Толкование путешествий. Россия и Америка в травелогах и интертекстах — страница 57 из 104

[599].

Эйтингоны

Заметную роль в развитии и угасании пси-науки в 1930‐е годы играли вездесущие кузены по фамилии Эйтингон. Генерал Леонид Эйтингон, высокопоставленный чиновник НКВД, был организатором многих убийств и похищений людей в Европе, а позже срежиссировал убийство самого Троцкого в Мексике. Потом этот Эйтингон имел отношение к известной лаборатории ядов в Кремле и другим внутренним делам, но пострадал от падения Берии. После многих лет лагерей он вернулся в Москву и работал скромным редактором издательства «Прогресс». Психоаналитик Макс Эйтингон, доверенное лицо Фрейда, был основателем и спонсором Берлинской психоаналитической поликлиники и президентом Международной психоаналитической ассоциации (1927–1933). Кузены были богаты благодаря Мотти Эйтингону, который владел ведущим меховым бизнесом в Соединенных Штатах, вывозившим пушнину из Советской России. В недавней книге на эту тему Мэри-Кей Уилмерс, родственница всех трех Эйтингонов, установила немало фактов об их общем участии в делах НКВД. Тем не менее она воздерживается от суждения об участии Макса Эйтингона в советской террористической деятельности в Европе[600].

Шпионскими историями движет сочетание денег с верой, корысти с подлинным идеологическим интересом. Накануне прихода Гитлера к власти у влиятельного берлинского еврея было достаточно причин для сотрудничества с Советами. В середине 1930‐х из Парижа один за другим исчезали белые генералы. Последним был Николай Скоблин, ранее организовавший похищение нескольких коллег. Следствию досталась только его жена, певица Надежда Плевицкая. Та дала смутные показания на друга семьи и, скорее всего, своего любовника, Эйтингона. Тот на суд не явился: в 1933 году он эмигрировал в Палестину. Об этом деле подробно рассказал Набоков в «Помощнике режиссера»: он с основанием считал Скоблина «тройным шпионом». Плевицкая все же была осуждена за участие в похищении. По словам Троцкого, «миллионы червонцев расходуются ежегодно на то, чтобы обеспечить безнаказанность сталинской мафии во Франции»[601]. Набоков глубже объяснял «вялость» французских спецслужб: русский террор представлялся им «своего рода занятным туземным обычаем, восточным дивом, процессом распада, без которого, пожалуй, лучше бы обойтись, да поди его упреди»[602].

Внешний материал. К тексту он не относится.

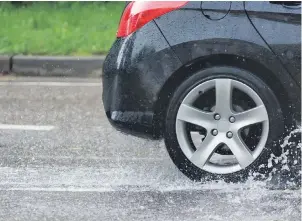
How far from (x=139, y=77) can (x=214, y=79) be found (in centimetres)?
44

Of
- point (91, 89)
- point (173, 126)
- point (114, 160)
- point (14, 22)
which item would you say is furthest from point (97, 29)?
point (173, 126)

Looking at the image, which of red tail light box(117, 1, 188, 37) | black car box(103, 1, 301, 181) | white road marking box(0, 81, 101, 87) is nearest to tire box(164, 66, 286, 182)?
black car box(103, 1, 301, 181)

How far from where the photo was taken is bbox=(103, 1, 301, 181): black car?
512cm

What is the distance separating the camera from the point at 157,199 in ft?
16.2

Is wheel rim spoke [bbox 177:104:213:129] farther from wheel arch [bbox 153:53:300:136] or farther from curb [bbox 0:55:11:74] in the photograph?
curb [bbox 0:55:11:74]

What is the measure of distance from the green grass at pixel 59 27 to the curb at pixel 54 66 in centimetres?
26

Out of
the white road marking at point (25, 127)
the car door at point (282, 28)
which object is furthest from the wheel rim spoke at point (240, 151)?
the white road marking at point (25, 127)

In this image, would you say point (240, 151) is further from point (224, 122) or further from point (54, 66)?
point (54, 66)

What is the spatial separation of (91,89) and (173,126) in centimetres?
407

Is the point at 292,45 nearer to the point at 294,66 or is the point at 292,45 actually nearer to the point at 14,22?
the point at 294,66

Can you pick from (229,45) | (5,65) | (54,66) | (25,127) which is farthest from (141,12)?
(5,65)

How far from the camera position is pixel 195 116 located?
523 cm

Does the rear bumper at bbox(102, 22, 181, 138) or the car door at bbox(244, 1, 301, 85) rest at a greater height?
the car door at bbox(244, 1, 301, 85)

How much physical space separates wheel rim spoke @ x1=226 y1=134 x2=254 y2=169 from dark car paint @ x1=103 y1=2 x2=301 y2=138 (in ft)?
1.08
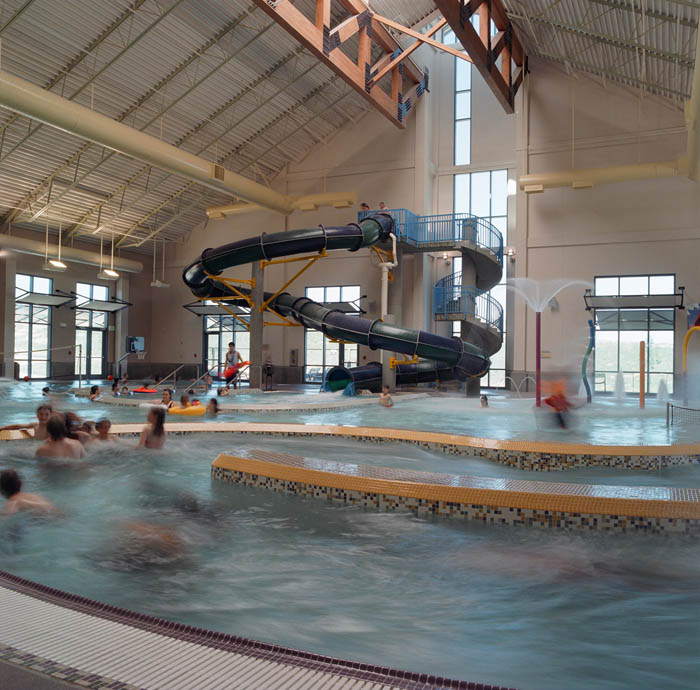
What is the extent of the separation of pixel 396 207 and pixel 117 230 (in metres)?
10.2

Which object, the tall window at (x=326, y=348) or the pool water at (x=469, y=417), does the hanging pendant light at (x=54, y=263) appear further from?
the tall window at (x=326, y=348)

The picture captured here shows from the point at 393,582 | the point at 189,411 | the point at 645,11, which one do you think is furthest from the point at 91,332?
the point at 393,582

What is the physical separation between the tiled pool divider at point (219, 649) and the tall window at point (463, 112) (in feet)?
67.9

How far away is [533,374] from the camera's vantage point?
1902 centimetres

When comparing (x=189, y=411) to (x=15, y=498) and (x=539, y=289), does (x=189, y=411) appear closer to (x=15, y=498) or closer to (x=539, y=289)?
(x=15, y=498)

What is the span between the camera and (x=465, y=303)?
17.5m

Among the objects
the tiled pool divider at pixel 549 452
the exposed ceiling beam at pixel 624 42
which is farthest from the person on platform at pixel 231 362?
the exposed ceiling beam at pixel 624 42

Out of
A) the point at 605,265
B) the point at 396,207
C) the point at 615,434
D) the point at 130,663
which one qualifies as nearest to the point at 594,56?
the point at 605,265

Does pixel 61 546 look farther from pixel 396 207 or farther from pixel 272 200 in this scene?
pixel 396 207

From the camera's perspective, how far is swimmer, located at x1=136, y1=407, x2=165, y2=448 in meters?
7.00

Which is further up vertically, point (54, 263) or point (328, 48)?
point (328, 48)

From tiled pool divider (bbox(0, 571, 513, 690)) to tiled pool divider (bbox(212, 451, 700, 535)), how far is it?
110 inches

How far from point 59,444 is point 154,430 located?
109cm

В 2012 году израильские историки Изабелла Гинор и Гидеон Ремез опубликовали архивные исследования, которые добавляют интересные детали к истории Макса Эйтингона и его родственников[603]. У Макса, женатого на бывшей звезде Московского художественного театра, был пасынок, которого звали Юлий Харитон. Он получил докторскую степень по физике в Кембридже в 1928 году (платил за учебу отчим-психоаналитик), а потом вернулся в Россию. Благодаря неизменной поддержке со стороны менявшегося руководства НКВД, он пережил многочисленные чистки и в 1950‐х годах стал одним из создателей советской атомной бомбы. Между тем его отчим, Макс Эйтингон, эмигрировал в Палестину. Документы показывают, что там он финансировал местную компартию, перечислял деньги певице и парижскому агенту НКВД Надежде Плевицкой и участвовал в других секретных делах. Историки Гинор и Ремез считают, что Макс и его жена Мирра сотрудничали с НКВД, чтобы обеспечить жизнь и карьеру своего сына Юлия. С более общей точки зрения, эти находки преобразуют стереотипные истории «сталинских убийц» – фанатичных, бездушных людей с портупеями – в мозаичное переплетение полов и поколений, идеологий и личных интересов. Супруги, сыновья и дочери «агентов» играли в их подпольной деятельности амбивалентные роли жертв и бенефициаров, заложников и творцов собственной судьбы.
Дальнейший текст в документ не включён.